Jul 06, 2023
For many patients battling a disease, or trying to prevent one, the best treatment option is controlled drug delivery.
In those cases, a delivery system must bind with the drug and then release it precisely where and when it will be most effective. However, the same system doesn’t work for every drug — for example, the methods used for capturing and releasing a small-molecule medication won’t work if you want to deliver a biologic drug.
That’s where OZ-Link hopes to make a significant impact.
“What’s unique about our technology is that, whether the carrier system is an antibody, nanoparticle, polymer, or hydrogel, it connects to whatever the drug is,” said Kasie Collins, CEO and co-founder of OZ-Link, a startup company growing in the lab of Georgia Tech researcher M.G. Finn, professor, chair, and James A. Carlos Family Chair for Pediatric Technology in the School of Chemistry and Biochemistry. “Our technology is designed to be compatible with both small molecules and biologics.”
The early-stage company is working to demonstrate that its system can provide sustained, extended release in ways that can be varied from days to weeks. Small-molecule drugs (the most common drugs on the market) and biologics (the fastest emerging class of drugs) can both benefit from this type of delivery, but in different ways and over different time frames, depending on the target.
Currently, there is nothing on the market capable of doing that effectively, and drug manufacturers large and small are intrigued by the notion of such precise biocompatible delivery. Based on the feedback that OZ-Link has received from its potential client base, the company is at work now on its next phase of research and development.
“We’re in the process of developing our first preclinical prototype, featuring our programmable drug delivery system for the extended release of protein therapeutics,” said Collins, whose team has entered a new partnership that will help the fledgling company focus on developing its technology.
OZ-Link was notified recently that it had been selected for commercialization support and funding through the Biolocity Fund for 2023-24. Biolocity, based in the Wallace H. Coulter Department of Biomedical Engineering at Georgia Tech and Emory University, is a philanthropic program that supports early-stage medical technologies from both campuses.
In addition to CEO Collins, OZ-Link’s founding leadership team includes Steve Seo, chief operating officer; Jasmine Hwang, chief scientific officer; and Wenting Shi, a Ph.D. candidate whose dissertation research plays a critical role in the further development of the Oz-Link technology. All are members or affiliates of the Finn lab.

Supplied records
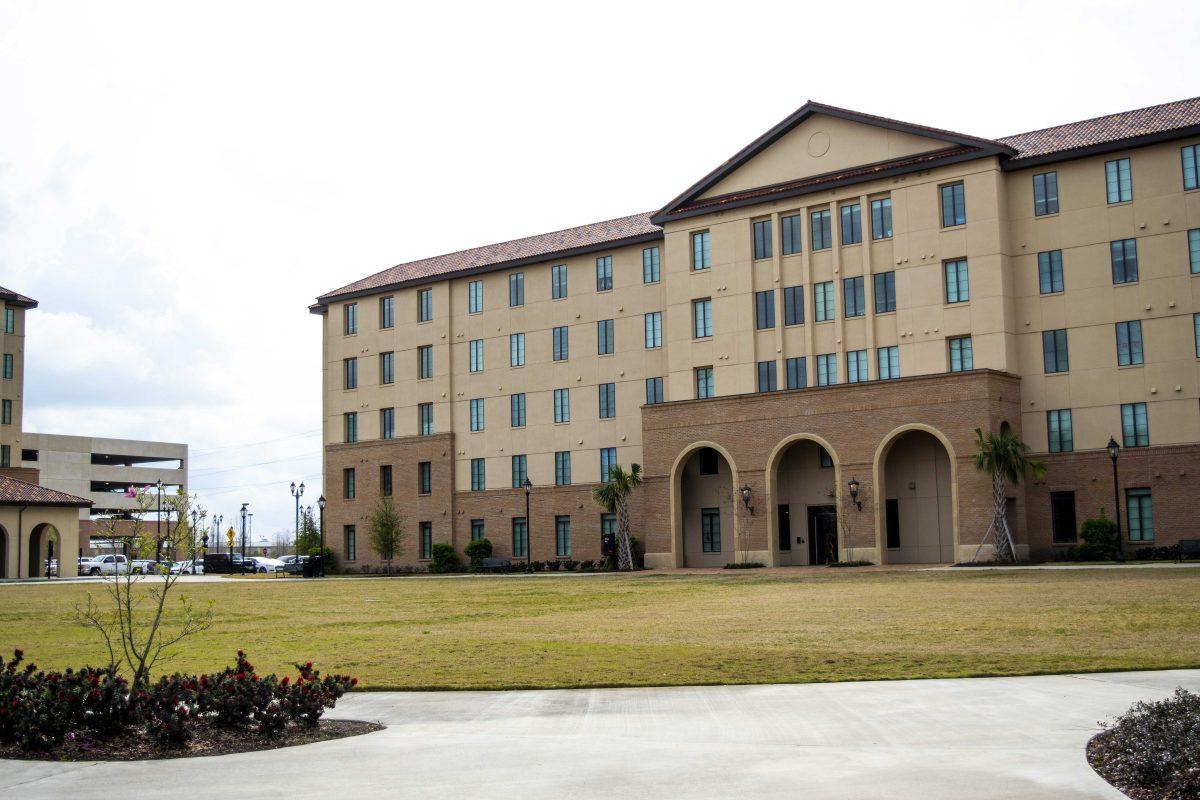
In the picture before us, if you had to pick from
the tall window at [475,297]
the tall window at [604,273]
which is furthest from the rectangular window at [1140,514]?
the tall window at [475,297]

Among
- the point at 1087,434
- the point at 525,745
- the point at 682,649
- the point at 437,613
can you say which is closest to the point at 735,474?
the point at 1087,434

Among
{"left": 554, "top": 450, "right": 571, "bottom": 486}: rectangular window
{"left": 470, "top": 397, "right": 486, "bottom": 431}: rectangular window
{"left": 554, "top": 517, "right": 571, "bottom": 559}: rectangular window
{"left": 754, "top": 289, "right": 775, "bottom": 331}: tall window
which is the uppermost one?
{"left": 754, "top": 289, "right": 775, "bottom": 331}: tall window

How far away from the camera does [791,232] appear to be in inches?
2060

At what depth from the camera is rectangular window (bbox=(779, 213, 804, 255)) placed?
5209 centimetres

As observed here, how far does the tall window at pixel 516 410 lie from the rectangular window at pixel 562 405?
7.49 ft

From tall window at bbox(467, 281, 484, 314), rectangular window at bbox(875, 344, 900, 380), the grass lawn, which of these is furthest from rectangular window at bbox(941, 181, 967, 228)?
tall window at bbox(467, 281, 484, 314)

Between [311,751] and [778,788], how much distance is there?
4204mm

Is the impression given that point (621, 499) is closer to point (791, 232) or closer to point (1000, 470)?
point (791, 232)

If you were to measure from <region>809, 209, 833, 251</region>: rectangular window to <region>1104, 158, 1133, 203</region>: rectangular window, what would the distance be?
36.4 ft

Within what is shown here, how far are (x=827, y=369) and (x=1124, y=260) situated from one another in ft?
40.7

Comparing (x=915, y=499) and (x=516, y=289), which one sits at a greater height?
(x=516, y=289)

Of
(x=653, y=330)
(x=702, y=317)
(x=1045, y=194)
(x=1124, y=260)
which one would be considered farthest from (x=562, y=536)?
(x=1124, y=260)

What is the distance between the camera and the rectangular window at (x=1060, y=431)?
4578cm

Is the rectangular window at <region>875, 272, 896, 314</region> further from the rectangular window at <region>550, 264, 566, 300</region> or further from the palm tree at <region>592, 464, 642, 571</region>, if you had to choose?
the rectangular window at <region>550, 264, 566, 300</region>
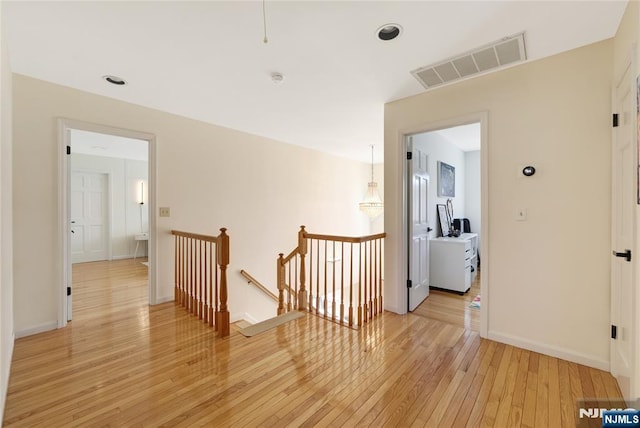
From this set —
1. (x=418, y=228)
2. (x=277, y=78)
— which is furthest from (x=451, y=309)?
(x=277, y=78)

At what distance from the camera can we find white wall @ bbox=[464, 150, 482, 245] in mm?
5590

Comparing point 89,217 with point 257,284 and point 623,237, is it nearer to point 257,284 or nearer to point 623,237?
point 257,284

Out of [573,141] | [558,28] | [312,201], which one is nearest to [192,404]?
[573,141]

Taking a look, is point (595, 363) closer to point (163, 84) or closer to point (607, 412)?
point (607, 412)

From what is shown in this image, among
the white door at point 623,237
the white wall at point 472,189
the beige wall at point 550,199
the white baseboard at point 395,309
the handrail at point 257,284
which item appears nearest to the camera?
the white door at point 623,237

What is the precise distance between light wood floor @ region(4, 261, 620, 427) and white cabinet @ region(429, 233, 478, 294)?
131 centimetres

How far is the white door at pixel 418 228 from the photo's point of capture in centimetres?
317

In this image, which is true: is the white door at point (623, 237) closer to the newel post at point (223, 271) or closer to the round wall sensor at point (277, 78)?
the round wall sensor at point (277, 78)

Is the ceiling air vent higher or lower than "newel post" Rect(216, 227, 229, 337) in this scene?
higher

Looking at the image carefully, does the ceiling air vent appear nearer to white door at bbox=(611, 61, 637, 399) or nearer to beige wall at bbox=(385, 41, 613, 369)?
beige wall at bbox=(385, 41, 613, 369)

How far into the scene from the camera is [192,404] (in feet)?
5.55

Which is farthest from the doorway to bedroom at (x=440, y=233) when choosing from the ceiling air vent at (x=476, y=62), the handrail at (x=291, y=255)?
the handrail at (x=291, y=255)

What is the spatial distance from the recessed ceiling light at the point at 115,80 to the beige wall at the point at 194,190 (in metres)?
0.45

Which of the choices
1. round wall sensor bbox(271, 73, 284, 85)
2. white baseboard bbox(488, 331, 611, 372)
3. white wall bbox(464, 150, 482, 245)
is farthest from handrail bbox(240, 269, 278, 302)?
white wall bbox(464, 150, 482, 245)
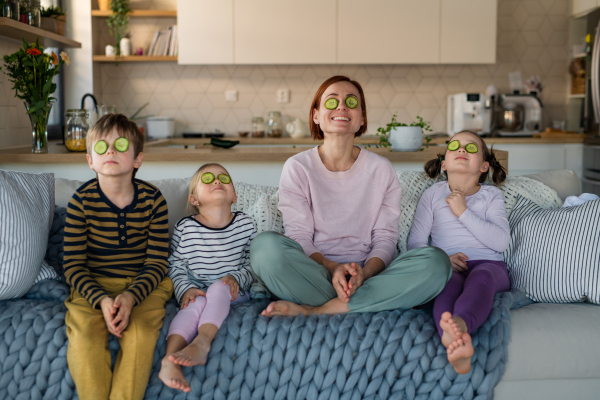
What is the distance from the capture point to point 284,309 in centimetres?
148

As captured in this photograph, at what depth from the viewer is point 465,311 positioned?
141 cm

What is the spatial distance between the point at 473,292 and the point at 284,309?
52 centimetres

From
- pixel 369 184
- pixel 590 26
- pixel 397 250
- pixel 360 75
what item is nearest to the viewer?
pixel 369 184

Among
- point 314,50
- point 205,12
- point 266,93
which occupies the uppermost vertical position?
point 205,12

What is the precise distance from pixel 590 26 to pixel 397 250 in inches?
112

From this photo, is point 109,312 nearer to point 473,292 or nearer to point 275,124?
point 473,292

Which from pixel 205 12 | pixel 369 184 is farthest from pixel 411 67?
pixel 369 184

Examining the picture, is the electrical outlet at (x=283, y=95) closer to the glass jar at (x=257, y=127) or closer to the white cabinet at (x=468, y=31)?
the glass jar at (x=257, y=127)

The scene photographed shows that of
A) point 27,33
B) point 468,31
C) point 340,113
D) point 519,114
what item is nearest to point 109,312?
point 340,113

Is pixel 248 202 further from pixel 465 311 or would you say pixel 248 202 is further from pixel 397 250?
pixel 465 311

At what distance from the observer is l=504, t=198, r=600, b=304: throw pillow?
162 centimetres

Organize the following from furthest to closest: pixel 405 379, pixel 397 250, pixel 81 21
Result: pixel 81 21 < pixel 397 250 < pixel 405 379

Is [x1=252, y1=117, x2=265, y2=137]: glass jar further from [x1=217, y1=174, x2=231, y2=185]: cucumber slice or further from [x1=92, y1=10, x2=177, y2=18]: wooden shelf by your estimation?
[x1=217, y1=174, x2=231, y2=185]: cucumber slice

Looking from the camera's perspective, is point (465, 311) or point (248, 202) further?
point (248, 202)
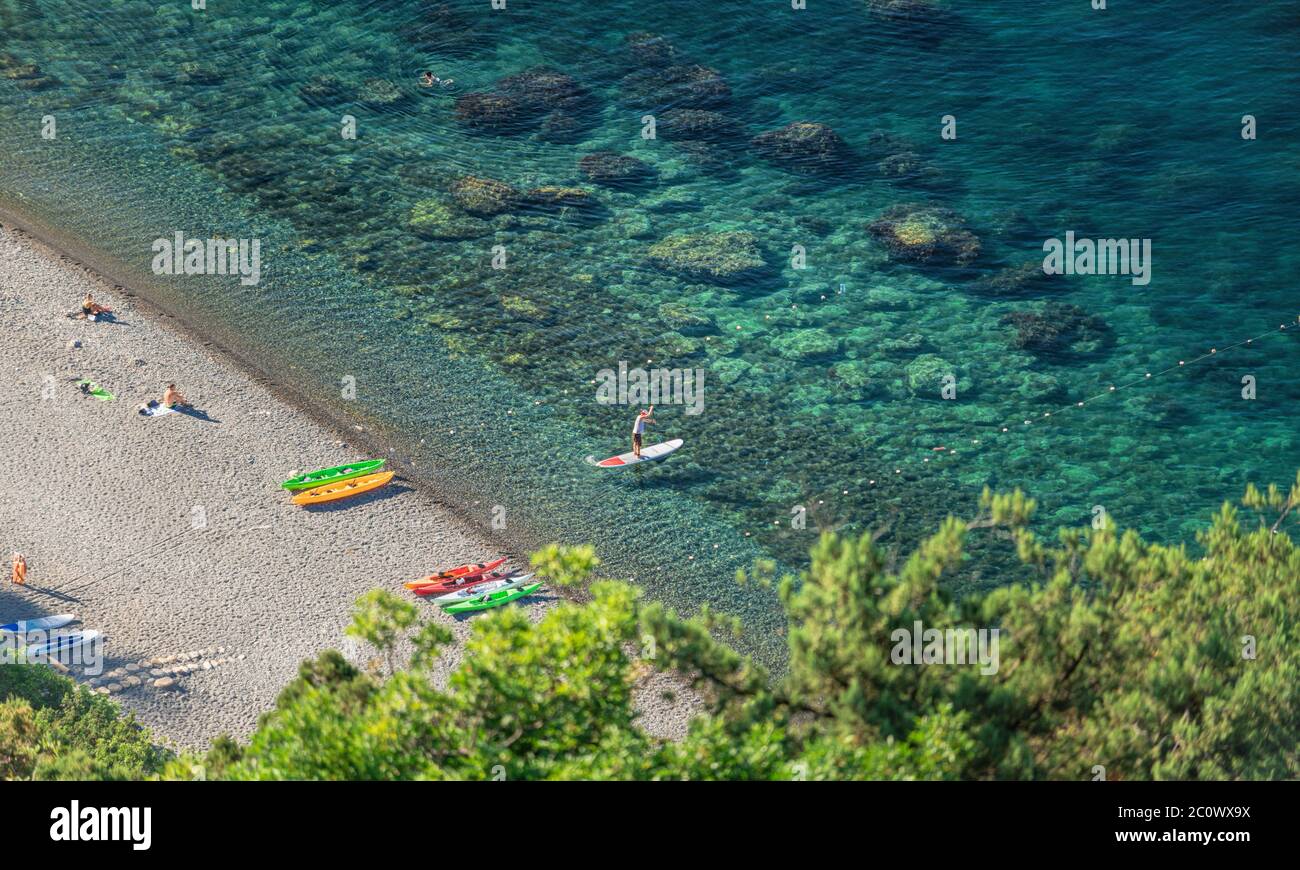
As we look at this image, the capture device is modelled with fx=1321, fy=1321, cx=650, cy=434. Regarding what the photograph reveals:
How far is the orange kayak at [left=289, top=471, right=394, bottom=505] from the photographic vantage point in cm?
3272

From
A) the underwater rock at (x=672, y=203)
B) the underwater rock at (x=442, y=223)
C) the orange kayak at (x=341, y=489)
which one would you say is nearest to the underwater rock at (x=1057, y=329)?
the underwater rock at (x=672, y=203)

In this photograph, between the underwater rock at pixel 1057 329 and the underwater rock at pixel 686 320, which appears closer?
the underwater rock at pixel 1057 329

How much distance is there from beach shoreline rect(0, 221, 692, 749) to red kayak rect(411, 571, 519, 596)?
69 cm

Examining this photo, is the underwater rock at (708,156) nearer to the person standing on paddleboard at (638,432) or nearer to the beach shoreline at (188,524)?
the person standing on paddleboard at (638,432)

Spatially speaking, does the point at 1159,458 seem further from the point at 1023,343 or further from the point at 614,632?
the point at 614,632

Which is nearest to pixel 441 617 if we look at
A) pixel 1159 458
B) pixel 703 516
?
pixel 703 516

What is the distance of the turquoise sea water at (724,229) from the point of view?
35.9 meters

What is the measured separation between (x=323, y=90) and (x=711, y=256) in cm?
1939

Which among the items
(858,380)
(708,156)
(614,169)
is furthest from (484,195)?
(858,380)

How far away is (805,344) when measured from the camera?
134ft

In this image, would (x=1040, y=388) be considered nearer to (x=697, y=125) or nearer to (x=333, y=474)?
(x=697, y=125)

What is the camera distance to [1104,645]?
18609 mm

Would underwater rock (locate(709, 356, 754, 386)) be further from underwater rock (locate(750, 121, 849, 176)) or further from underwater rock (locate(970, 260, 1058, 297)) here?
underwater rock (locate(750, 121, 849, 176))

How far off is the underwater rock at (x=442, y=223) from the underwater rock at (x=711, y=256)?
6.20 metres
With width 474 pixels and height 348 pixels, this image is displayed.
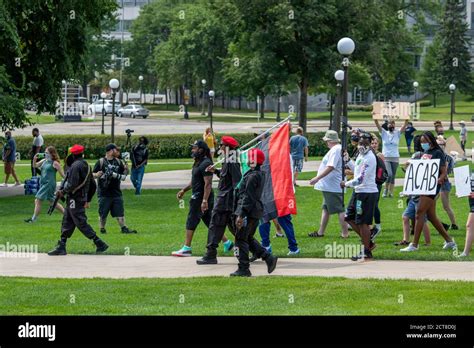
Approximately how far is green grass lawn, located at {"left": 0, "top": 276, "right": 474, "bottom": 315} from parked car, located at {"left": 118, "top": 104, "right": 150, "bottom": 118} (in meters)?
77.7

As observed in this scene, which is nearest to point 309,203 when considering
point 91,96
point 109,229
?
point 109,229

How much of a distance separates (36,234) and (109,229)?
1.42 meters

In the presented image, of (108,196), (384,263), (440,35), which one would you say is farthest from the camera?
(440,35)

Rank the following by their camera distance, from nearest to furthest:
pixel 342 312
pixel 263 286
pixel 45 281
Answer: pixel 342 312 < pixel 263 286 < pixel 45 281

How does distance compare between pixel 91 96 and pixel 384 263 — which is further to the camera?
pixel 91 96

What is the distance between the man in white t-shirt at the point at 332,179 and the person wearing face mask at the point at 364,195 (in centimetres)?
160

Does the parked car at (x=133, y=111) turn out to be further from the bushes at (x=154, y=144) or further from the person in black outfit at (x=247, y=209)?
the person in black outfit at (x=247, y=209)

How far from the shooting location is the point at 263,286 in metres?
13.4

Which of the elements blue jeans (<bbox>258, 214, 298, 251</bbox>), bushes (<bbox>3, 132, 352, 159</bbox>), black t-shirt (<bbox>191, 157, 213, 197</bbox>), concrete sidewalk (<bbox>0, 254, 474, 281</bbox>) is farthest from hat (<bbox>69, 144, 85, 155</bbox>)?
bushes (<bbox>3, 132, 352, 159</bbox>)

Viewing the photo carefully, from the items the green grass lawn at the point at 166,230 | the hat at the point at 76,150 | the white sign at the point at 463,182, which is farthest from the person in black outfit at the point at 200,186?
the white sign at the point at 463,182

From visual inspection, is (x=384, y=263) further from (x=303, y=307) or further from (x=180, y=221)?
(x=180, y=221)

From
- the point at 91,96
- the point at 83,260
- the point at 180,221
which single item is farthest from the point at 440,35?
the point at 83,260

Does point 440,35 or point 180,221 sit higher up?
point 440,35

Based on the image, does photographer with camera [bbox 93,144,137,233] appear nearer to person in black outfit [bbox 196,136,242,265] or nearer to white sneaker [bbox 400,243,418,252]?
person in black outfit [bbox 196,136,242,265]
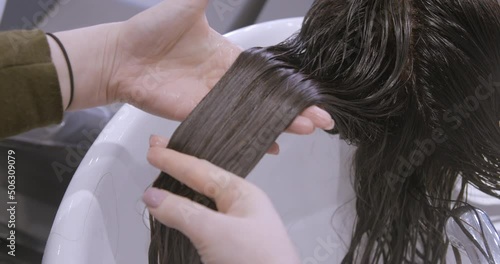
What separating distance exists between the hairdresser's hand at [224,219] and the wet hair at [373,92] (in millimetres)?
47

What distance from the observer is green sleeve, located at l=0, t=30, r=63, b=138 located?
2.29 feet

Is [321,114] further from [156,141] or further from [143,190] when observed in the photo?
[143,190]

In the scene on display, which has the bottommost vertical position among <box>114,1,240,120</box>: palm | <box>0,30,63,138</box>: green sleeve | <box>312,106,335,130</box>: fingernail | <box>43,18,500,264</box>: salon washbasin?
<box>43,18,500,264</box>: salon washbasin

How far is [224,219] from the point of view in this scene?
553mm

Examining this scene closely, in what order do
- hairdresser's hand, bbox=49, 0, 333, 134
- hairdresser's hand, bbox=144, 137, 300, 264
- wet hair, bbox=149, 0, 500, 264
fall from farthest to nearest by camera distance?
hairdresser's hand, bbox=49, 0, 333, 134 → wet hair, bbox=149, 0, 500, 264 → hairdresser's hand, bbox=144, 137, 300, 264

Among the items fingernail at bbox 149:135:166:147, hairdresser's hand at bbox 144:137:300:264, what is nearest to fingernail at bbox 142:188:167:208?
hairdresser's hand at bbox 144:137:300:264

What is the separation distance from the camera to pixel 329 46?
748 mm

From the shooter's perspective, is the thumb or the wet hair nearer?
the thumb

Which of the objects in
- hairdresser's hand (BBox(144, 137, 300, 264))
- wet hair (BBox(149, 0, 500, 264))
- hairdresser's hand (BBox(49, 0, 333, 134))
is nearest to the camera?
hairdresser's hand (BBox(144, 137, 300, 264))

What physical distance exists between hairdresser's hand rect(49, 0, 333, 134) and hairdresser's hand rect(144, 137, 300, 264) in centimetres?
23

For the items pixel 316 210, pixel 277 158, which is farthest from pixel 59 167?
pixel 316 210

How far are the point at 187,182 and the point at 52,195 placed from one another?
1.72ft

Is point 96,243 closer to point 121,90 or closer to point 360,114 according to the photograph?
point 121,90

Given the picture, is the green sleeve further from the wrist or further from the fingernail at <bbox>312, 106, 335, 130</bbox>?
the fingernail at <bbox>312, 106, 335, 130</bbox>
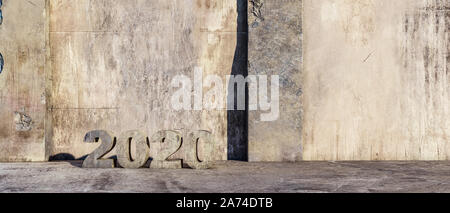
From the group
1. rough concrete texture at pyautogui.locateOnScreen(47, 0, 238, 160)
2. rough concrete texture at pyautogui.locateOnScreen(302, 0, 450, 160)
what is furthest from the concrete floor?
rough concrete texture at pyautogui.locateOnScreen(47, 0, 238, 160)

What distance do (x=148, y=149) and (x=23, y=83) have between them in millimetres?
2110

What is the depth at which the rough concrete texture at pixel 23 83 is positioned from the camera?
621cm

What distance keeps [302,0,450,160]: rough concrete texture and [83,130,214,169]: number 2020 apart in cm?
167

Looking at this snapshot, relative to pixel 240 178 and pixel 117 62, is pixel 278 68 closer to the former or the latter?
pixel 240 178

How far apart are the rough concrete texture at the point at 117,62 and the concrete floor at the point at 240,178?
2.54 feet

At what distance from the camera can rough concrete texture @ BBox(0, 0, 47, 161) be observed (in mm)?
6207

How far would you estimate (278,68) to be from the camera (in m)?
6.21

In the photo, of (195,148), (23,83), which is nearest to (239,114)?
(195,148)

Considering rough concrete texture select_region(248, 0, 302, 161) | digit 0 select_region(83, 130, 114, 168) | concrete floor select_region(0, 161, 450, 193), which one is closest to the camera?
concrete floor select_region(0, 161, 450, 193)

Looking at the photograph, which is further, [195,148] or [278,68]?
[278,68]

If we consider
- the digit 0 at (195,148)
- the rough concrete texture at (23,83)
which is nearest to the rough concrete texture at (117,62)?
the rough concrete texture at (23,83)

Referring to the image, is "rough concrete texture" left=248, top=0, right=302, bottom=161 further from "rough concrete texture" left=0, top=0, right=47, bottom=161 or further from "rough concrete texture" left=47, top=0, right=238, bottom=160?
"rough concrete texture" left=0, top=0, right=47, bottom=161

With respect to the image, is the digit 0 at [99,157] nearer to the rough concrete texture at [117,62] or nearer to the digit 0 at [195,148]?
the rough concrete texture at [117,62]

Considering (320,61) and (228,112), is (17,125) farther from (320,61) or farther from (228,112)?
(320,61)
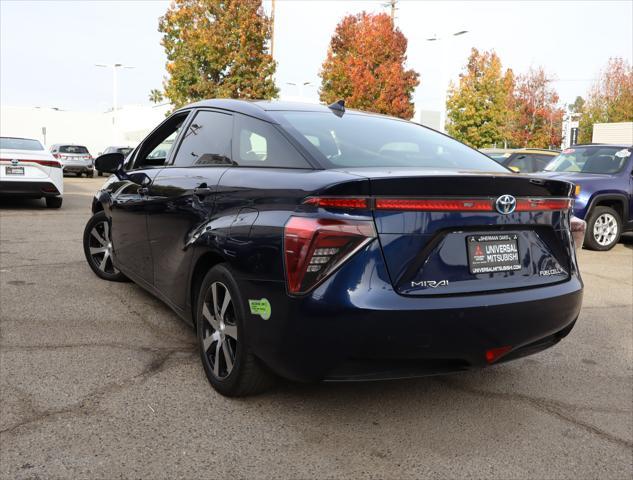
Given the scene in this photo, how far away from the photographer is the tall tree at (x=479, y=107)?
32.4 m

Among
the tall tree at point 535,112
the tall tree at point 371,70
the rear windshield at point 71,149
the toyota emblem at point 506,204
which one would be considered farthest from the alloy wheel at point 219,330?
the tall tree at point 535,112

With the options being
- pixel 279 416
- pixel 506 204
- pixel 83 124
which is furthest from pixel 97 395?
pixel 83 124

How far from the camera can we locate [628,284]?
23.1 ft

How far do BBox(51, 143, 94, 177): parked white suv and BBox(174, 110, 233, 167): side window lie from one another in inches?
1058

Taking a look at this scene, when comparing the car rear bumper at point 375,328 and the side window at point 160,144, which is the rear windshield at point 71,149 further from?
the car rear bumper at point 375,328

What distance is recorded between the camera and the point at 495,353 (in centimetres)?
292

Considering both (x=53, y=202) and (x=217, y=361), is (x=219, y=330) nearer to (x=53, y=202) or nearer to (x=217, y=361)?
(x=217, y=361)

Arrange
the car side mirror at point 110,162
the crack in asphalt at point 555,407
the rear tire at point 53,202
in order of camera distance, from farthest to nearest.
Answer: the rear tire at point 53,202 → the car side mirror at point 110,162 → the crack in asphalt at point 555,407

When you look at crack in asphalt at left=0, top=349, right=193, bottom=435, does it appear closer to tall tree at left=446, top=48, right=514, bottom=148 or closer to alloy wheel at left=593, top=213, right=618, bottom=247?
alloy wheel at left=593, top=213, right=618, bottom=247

Tasks to carry out
[a] In the article about OZ-Link, which fund selected the company for commercialization support and funding for 2023-24?
[b] Pick up the article about the drug delivery startup OZ-Link where it stops, and continue it.

Answers per task
[a] The Biolocity Fund selected OZ-Link.

[b]
They recently participated in Biolocity U, a program that provides business and legal counseling, lectures, internship opportunities, and other tools for startups. After making a final pitch, they were selected for funding.
“We had just finished doing customer discovery at a local conference when we got the news about Biolocity, which was so important. It allows us to do critical feasibility studies, which are necessary for follow-on funding efforts,” Collins said. “Additionally, it allows the team to work on OZ-Link research and development full time.”
The company also was part of the inaugural cohort that completed the Nucleate Activator program in Atlanta last semester. This program supports next generation bioentrepreneurs with mentorship, workshops, networking, and a pitch competition. OZ-Link won the Regional High Impact Culture Award, which recognizes cutting-edge scientific ideas with the greatest positive impact on society.
The foundation of the company is right there in its name, which comes from the chemical structures in OZ-Link’s technology: ozanorbornadiene (also called OND) and azanorbornadiene (ZND) molecules. “We use this small-molecule technology as a means of linking the therapeutic cargo to a drug delivery system,” Collins said.
The company is in the process of developing its first viable product, which would deliver injectable protein drugs. But that’s just the beginning.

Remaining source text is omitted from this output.